_Reading passage_.
# Barca and his new spring pole ;)



## PrairieMoonPits (Dec 16, 2009)

We set up his puppy spring pole today and he LOVES it lol I had to carry him in after he wouldn't stop and I didn't want him to hurt himself here's some pictures and a movie  I took the dogs swimming today but he was totally not sure about the water yet lol 






































































































Thanks for looking :woof:


----------



## dixieland (Aug 14, 2009)

Awesome pics and video!He's such a handsome boy!Looks like he had a blast


----------



## American_Pit13 (Apr 23, 2007)

Looks like he loves it! I am gonna have to get one of those toys for my pole it looks super cool.


----------



## Saint Francis (Jun 2, 2010)

Jaida, I can't believe Barca has the spring pole thing down already!!! BTW, I think he has gotten bigger since he got there LOL!!


----------



## PrairieMoonPits (Dec 16, 2009)

Believe it or not Holly its from the Dollar store!! LOL it was a $1 lol and it works awesome! lol I have a friend who makes spring pole toys with the spring attached so if your ever looking I'll give you her info! She makes the same style for adults  She makes puppy ones too I just didn't wanna wait and when I saw these at the dollar store we were like YES! Lets buy 10 so we did lmao!


----------



## PrairieMoonPits (Dec 16, 2009)

Lol I know! He was so into the flirt pole this morning I thought hmm imma set up his spring and see if he gets it and he went right to it! So happy, (oh and he may have added a pound or two when he sort found the cat food bowl while mom was watering his brother lol


----------



## American_Pit13 (Apr 23, 2007)

PrairieMoonPits said:


> Believe it or not Holly its from the Dollar store!! LOL it was a $1 lol and it works awesome! !


Sweet! We have a Dollar Tree and Big Lots here that if you just kinda browse thru sometimes they will get in great toys and big lots is only like $3 for them so either place its a super deal.


----------



## PrairieMoonPits (Dec 16, 2009)

Agreed!! Being our breed goes through them like mad anyway I figure I'd rather just pay $1 or 3 rather than $10 and the cheaper ones sometimes even last longer!


----------



## aimee235 (Apr 29, 2007)

Cute pics!


----------



## ThaLadyPit (Oct 12, 2008)

Jaida.. he's looking like he's loving life at his new home so far!! He's sure gettin into that spring pole, eh!? Great shots, and I love the face on the tree, lol!! Thanks for sharing!

_Listed entries_.
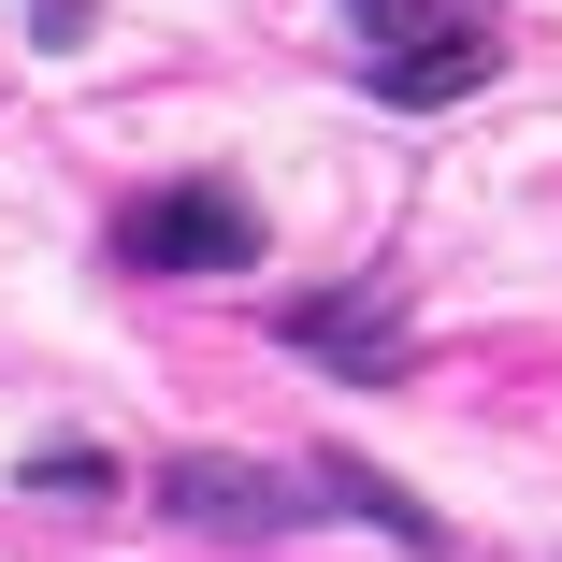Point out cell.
<instances>
[{"label":"cell","mask_w":562,"mask_h":562,"mask_svg":"<svg viewBox=\"0 0 562 562\" xmlns=\"http://www.w3.org/2000/svg\"><path fill=\"white\" fill-rule=\"evenodd\" d=\"M116 260L131 274H246L260 260V202L232 173H188V188H145L116 216Z\"/></svg>","instance_id":"obj_1"},{"label":"cell","mask_w":562,"mask_h":562,"mask_svg":"<svg viewBox=\"0 0 562 562\" xmlns=\"http://www.w3.org/2000/svg\"><path fill=\"white\" fill-rule=\"evenodd\" d=\"M491 58H505V44L462 30V44H432V58H390L375 87H390V101H462V87H491Z\"/></svg>","instance_id":"obj_4"},{"label":"cell","mask_w":562,"mask_h":562,"mask_svg":"<svg viewBox=\"0 0 562 562\" xmlns=\"http://www.w3.org/2000/svg\"><path fill=\"white\" fill-rule=\"evenodd\" d=\"M289 347L303 361H347V375H390L404 361V303L390 289H317V303H289Z\"/></svg>","instance_id":"obj_2"},{"label":"cell","mask_w":562,"mask_h":562,"mask_svg":"<svg viewBox=\"0 0 562 562\" xmlns=\"http://www.w3.org/2000/svg\"><path fill=\"white\" fill-rule=\"evenodd\" d=\"M30 15H44V44H72V30H87V0H30Z\"/></svg>","instance_id":"obj_6"},{"label":"cell","mask_w":562,"mask_h":562,"mask_svg":"<svg viewBox=\"0 0 562 562\" xmlns=\"http://www.w3.org/2000/svg\"><path fill=\"white\" fill-rule=\"evenodd\" d=\"M347 30H361V58L390 72V58H432V44H462L476 15H462V0H347Z\"/></svg>","instance_id":"obj_3"},{"label":"cell","mask_w":562,"mask_h":562,"mask_svg":"<svg viewBox=\"0 0 562 562\" xmlns=\"http://www.w3.org/2000/svg\"><path fill=\"white\" fill-rule=\"evenodd\" d=\"M30 491H44V505H116V462H101V447H44Z\"/></svg>","instance_id":"obj_5"}]
</instances>
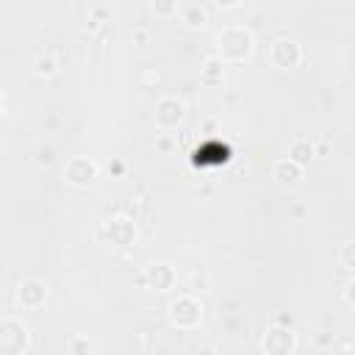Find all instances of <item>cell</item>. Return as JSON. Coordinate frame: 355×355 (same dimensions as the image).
I'll use <instances>...</instances> for the list:
<instances>
[{
  "instance_id": "1",
  "label": "cell",
  "mask_w": 355,
  "mask_h": 355,
  "mask_svg": "<svg viewBox=\"0 0 355 355\" xmlns=\"http://www.w3.org/2000/svg\"><path fill=\"white\" fill-rule=\"evenodd\" d=\"M216 50H219V58L222 61H244V58L252 55L255 39L241 25H225L216 33Z\"/></svg>"
},
{
  "instance_id": "2",
  "label": "cell",
  "mask_w": 355,
  "mask_h": 355,
  "mask_svg": "<svg viewBox=\"0 0 355 355\" xmlns=\"http://www.w3.org/2000/svg\"><path fill=\"white\" fill-rule=\"evenodd\" d=\"M136 236H139V227L128 214H114L97 225V239L108 247H130Z\"/></svg>"
},
{
  "instance_id": "3",
  "label": "cell",
  "mask_w": 355,
  "mask_h": 355,
  "mask_svg": "<svg viewBox=\"0 0 355 355\" xmlns=\"http://www.w3.org/2000/svg\"><path fill=\"white\" fill-rule=\"evenodd\" d=\"M166 316H169V324L172 327H178V330H194L202 322V302L194 294H180V297H175L169 302Z\"/></svg>"
},
{
  "instance_id": "4",
  "label": "cell",
  "mask_w": 355,
  "mask_h": 355,
  "mask_svg": "<svg viewBox=\"0 0 355 355\" xmlns=\"http://www.w3.org/2000/svg\"><path fill=\"white\" fill-rule=\"evenodd\" d=\"M28 344V324L19 316H0V355H22Z\"/></svg>"
},
{
  "instance_id": "5",
  "label": "cell",
  "mask_w": 355,
  "mask_h": 355,
  "mask_svg": "<svg viewBox=\"0 0 355 355\" xmlns=\"http://www.w3.org/2000/svg\"><path fill=\"white\" fill-rule=\"evenodd\" d=\"M269 64L277 67V69H294L300 61H302V44L291 36H277L272 44H269Z\"/></svg>"
},
{
  "instance_id": "6",
  "label": "cell",
  "mask_w": 355,
  "mask_h": 355,
  "mask_svg": "<svg viewBox=\"0 0 355 355\" xmlns=\"http://www.w3.org/2000/svg\"><path fill=\"white\" fill-rule=\"evenodd\" d=\"M297 344H300L297 341V333L288 324H277V322L261 338V349L266 355H291L297 349Z\"/></svg>"
},
{
  "instance_id": "7",
  "label": "cell",
  "mask_w": 355,
  "mask_h": 355,
  "mask_svg": "<svg viewBox=\"0 0 355 355\" xmlns=\"http://www.w3.org/2000/svg\"><path fill=\"white\" fill-rule=\"evenodd\" d=\"M153 116H155V125L161 130H172L186 119V103L180 97H175V94H164V97L155 100Z\"/></svg>"
},
{
  "instance_id": "8",
  "label": "cell",
  "mask_w": 355,
  "mask_h": 355,
  "mask_svg": "<svg viewBox=\"0 0 355 355\" xmlns=\"http://www.w3.org/2000/svg\"><path fill=\"white\" fill-rule=\"evenodd\" d=\"M97 178V164L89 155H72L64 164V180L75 189H89Z\"/></svg>"
},
{
  "instance_id": "9",
  "label": "cell",
  "mask_w": 355,
  "mask_h": 355,
  "mask_svg": "<svg viewBox=\"0 0 355 355\" xmlns=\"http://www.w3.org/2000/svg\"><path fill=\"white\" fill-rule=\"evenodd\" d=\"M17 302L22 311H39L47 302V283L42 277H22L17 286Z\"/></svg>"
},
{
  "instance_id": "10",
  "label": "cell",
  "mask_w": 355,
  "mask_h": 355,
  "mask_svg": "<svg viewBox=\"0 0 355 355\" xmlns=\"http://www.w3.org/2000/svg\"><path fill=\"white\" fill-rule=\"evenodd\" d=\"M139 280L147 288H153V291H169L175 286V280H178V272L166 261H153V263L144 266V272H141Z\"/></svg>"
},
{
  "instance_id": "11",
  "label": "cell",
  "mask_w": 355,
  "mask_h": 355,
  "mask_svg": "<svg viewBox=\"0 0 355 355\" xmlns=\"http://www.w3.org/2000/svg\"><path fill=\"white\" fill-rule=\"evenodd\" d=\"M302 175H305V166H300V164H294L291 158H277L275 164H272V180L280 186V189H294V186H300V180H302Z\"/></svg>"
},
{
  "instance_id": "12",
  "label": "cell",
  "mask_w": 355,
  "mask_h": 355,
  "mask_svg": "<svg viewBox=\"0 0 355 355\" xmlns=\"http://www.w3.org/2000/svg\"><path fill=\"white\" fill-rule=\"evenodd\" d=\"M286 158H291L294 164H300V166H308L313 158H316V147L308 141V139H294L291 144H288V155Z\"/></svg>"
},
{
  "instance_id": "13",
  "label": "cell",
  "mask_w": 355,
  "mask_h": 355,
  "mask_svg": "<svg viewBox=\"0 0 355 355\" xmlns=\"http://www.w3.org/2000/svg\"><path fill=\"white\" fill-rule=\"evenodd\" d=\"M222 78H225V61H222L219 55L208 58V61L202 64V83L216 86V83H222Z\"/></svg>"
},
{
  "instance_id": "14",
  "label": "cell",
  "mask_w": 355,
  "mask_h": 355,
  "mask_svg": "<svg viewBox=\"0 0 355 355\" xmlns=\"http://www.w3.org/2000/svg\"><path fill=\"white\" fill-rule=\"evenodd\" d=\"M183 22H186L189 28H202V25L208 22V11H205L200 3H189V6L183 8Z\"/></svg>"
},
{
  "instance_id": "15",
  "label": "cell",
  "mask_w": 355,
  "mask_h": 355,
  "mask_svg": "<svg viewBox=\"0 0 355 355\" xmlns=\"http://www.w3.org/2000/svg\"><path fill=\"white\" fill-rule=\"evenodd\" d=\"M55 69H58V64H55L53 55H39L33 61V75H39V78H50Z\"/></svg>"
},
{
  "instance_id": "16",
  "label": "cell",
  "mask_w": 355,
  "mask_h": 355,
  "mask_svg": "<svg viewBox=\"0 0 355 355\" xmlns=\"http://www.w3.org/2000/svg\"><path fill=\"white\" fill-rule=\"evenodd\" d=\"M150 6H153V14H155V17H161V19L175 17V14H178V8H180V3H178V0H153Z\"/></svg>"
},
{
  "instance_id": "17",
  "label": "cell",
  "mask_w": 355,
  "mask_h": 355,
  "mask_svg": "<svg viewBox=\"0 0 355 355\" xmlns=\"http://www.w3.org/2000/svg\"><path fill=\"white\" fill-rule=\"evenodd\" d=\"M338 261H341V266H344L347 272H352V266H355V244H352V241H344V244H341Z\"/></svg>"
},
{
  "instance_id": "18",
  "label": "cell",
  "mask_w": 355,
  "mask_h": 355,
  "mask_svg": "<svg viewBox=\"0 0 355 355\" xmlns=\"http://www.w3.org/2000/svg\"><path fill=\"white\" fill-rule=\"evenodd\" d=\"M189 288H191V291H205V288H208V275L194 269V272L189 275Z\"/></svg>"
},
{
  "instance_id": "19",
  "label": "cell",
  "mask_w": 355,
  "mask_h": 355,
  "mask_svg": "<svg viewBox=\"0 0 355 355\" xmlns=\"http://www.w3.org/2000/svg\"><path fill=\"white\" fill-rule=\"evenodd\" d=\"M67 349H69V352H92V341H86V338H72V341L67 344Z\"/></svg>"
},
{
  "instance_id": "20",
  "label": "cell",
  "mask_w": 355,
  "mask_h": 355,
  "mask_svg": "<svg viewBox=\"0 0 355 355\" xmlns=\"http://www.w3.org/2000/svg\"><path fill=\"white\" fill-rule=\"evenodd\" d=\"M150 39H153V31L150 28H136L133 31V42L136 44H150Z\"/></svg>"
},
{
  "instance_id": "21",
  "label": "cell",
  "mask_w": 355,
  "mask_h": 355,
  "mask_svg": "<svg viewBox=\"0 0 355 355\" xmlns=\"http://www.w3.org/2000/svg\"><path fill=\"white\" fill-rule=\"evenodd\" d=\"M219 8H225V11H230V8H239L241 6V0H214Z\"/></svg>"
},
{
  "instance_id": "22",
  "label": "cell",
  "mask_w": 355,
  "mask_h": 355,
  "mask_svg": "<svg viewBox=\"0 0 355 355\" xmlns=\"http://www.w3.org/2000/svg\"><path fill=\"white\" fill-rule=\"evenodd\" d=\"M277 324H288V327H291V316H286V313H280V316H277Z\"/></svg>"
},
{
  "instance_id": "23",
  "label": "cell",
  "mask_w": 355,
  "mask_h": 355,
  "mask_svg": "<svg viewBox=\"0 0 355 355\" xmlns=\"http://www.w3.org/2000/svg\"><path fill=\"white\" fill-rule=\"evenodd\" d=\"M3 111H6V97H3V92H0V116H3Z\"/></svg>"
}]
</instances>
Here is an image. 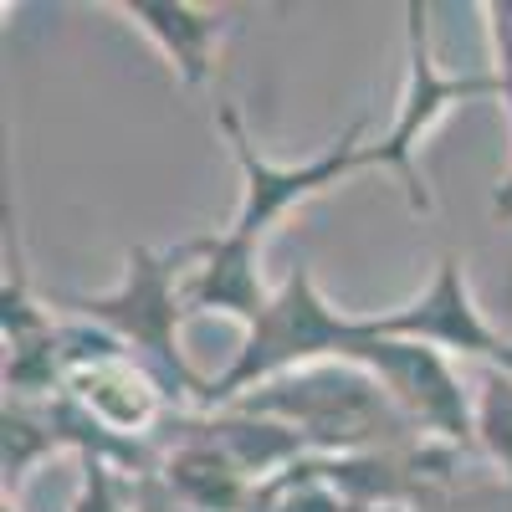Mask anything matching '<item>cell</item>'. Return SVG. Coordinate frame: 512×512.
I'll use <instances>...</instances> for the list:
<instances>
[{"instance_id":"obj_3","label":"cell","mask_w":512,"mask_h":512,"mask_svg":"<svg viewBox=\"0 0 512 512\" xmlns=\"http://www.w3.org/2000/svg\"><path fill=\"white\" fill-rule=\"evenodd\" d=\"M180 262H185V246L180 251H164V256L134 251V256H128V267H134V272H128L123 292H113V297H72V308H82L88 318H103L134 349H144L149 364L164 374V390L169 395H190V400L210 405V384H200L185 369L180 349H175V318H180L175 282H180V272H190Z\"/></svg>"},{"instance_id":"obj_5","label":"cell","mask_w":512,"mask_h":512,"mask_svg":"<svg viewBox=\"0 0 512 512\" xmlns=\"http://www.w3.org/2000/svg\"><path fill=\"white\" fill-rule=\"evenodd\" d=\"M123 11L139 16V26L164 41V52L175 57V67L185 72V82H200V77H205L210 41L221 36L226 16H216V11H190V6H123Z\"/></svg>"},{"instance_id":"obj_1","label":"cell","mask_w":512,"mask_h":512,"mask_svg":"<svg viewBox=\"0 0 512 512\" xmlns=\"http://www.w3.org/2000/svg\"><path fill=\"white\" fill-rule=\"evenodd\" d=\"M313 354L369 359L384 374V390H395L425 425H431V431H446V436H466V431H472L466 405H461V384L451 379L446 359L436 349L400 344V338L374 333L369 318H359V323L338 318L323 297L313 292L308 267H297L292 282L267 303V313L251 323L246 349L231 364V374L216 384V390H210V405L226 400V395H241V390H251L256 379H267L272 369L303 364Z\"/></svg>"},{"instance_id":"obj_4","label":"cell","mask_w":512,"mask_h":512,"mask_svg":"<svg viewBox=\"0 0 512 512\" xmlns=\"http://www.w3.org/2000/svg\"><path fill=\"white\" fill-rule=\"evenodd\" d=\"M477 93H497L502 98V77H441L431 52H425V6H410V88H405V103H400V118L390 128V139H379V164L400 169L415 210H431V195L420 190V175L410 164L415 139L436 123V113L446 103L477 98Z\"/></svg>"},{"instance_id":"obj_6","label":"cell","mask_w":512,"mask_h":512,"mask_svg":"<svg viewBox=\"0 0 512 512\" xmlns=\"http://www.w3.org/2000/svg\"><path fill=\"white\" fill-rule=\"evenodd\" d=\"M487 16H492V31H497V47L512 52V6H487Z\"/></svg>"},{"instance_id":"obj_2","label":"cell","mask_w":512,"mask_h":512,"mask_svg":"<svg viewBox=\"0 0 512 512\" xmlns=\"http://www.w3.org/2000/svg\"><path fill=\"white\" fill-rule=\"evenodd\" d=\"M221 123H226L231 149H236L241 175H246V205H241L236 226L221 241H205V262L190 267L185 303L190 308H226V313H241L246 323H256L267 313V303H272V297L256 292V272H251L256 267V241H262L267 221H277L292 200H303V195L333 185L338 175H349V169L379 164V144H359L364 123H354L349 134L338 139V149H328L323 159H313L303 169H272L267 159H256L251 139L241 134V118L231 108L221 113Z\"/></svg>"}]
</instances>
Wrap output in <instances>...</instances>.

_Set of tasks_.
A) Quote the spring pole thread between "Jaida, I can't" and "we did lmao!", inclusive.
B) Extend the spring pole thread from where it stops.
This data has nothing to do with the spring pole thread.

_Outputs by task_.
A)
Jaida, I can't believe Barca has the spring pole thing down already!!! BTW, I think he has gotten bigger since he got there LOL!!


----------



## PrairieMoonPits (Dec 16, 2009)

Believe it or not Holly its from the Dollar store!! LOL it was a $1 lol and it works awesome! lol I have a friend who makes spring pole toys with the spring attached so if your ever looking I'll give you her info! She makes the same style for adults  She makes puppy ones too I just didn't wanna wait and when I saw these at the dollar store we were like YES! Lets buy 10 so we did lmao!

B)
----------



## AmberS (Aug 22, 2010)

aww looks like fun! glad everything is going so well. such a good looking dog.


----------



## MetalGirl30 (Apr 15, 2008)

HAHAHAHA...Faith will hit a springpole every now and then, when ms. lazy feels like it, but our 2 month old Jack Russell will tear it up....if it hangs...so will he...lol


----------



## ganja (Feb 11, 2010)

what a cute little fella!


----------



## Pittielove29 (Dec 21, 2009)

He's handsome! I like your sand tire. Lol. Thanks for sharing.


----------



## PrairieMoonPits (Dec 16, 2009)

Lol thanks everyone 
Yah thats my nephew's sand box when he's over!


----------



## Black Rabbit (Nov 14, 2009)

OMG he's so cute  Thanks so much for sharing  
I love that tree to thats funny


----------



## Aireal (Jul 2, 2010)

i wanna make one of those for cheza, he looks like he is having so much fun


----------



## performanceknls (Apr 4, 2009)

WOW look at him go!! he looks like he is having a blast! thanks for the updates they make happy!


----------



## PrairieMoonPits (Dec 16, 2009)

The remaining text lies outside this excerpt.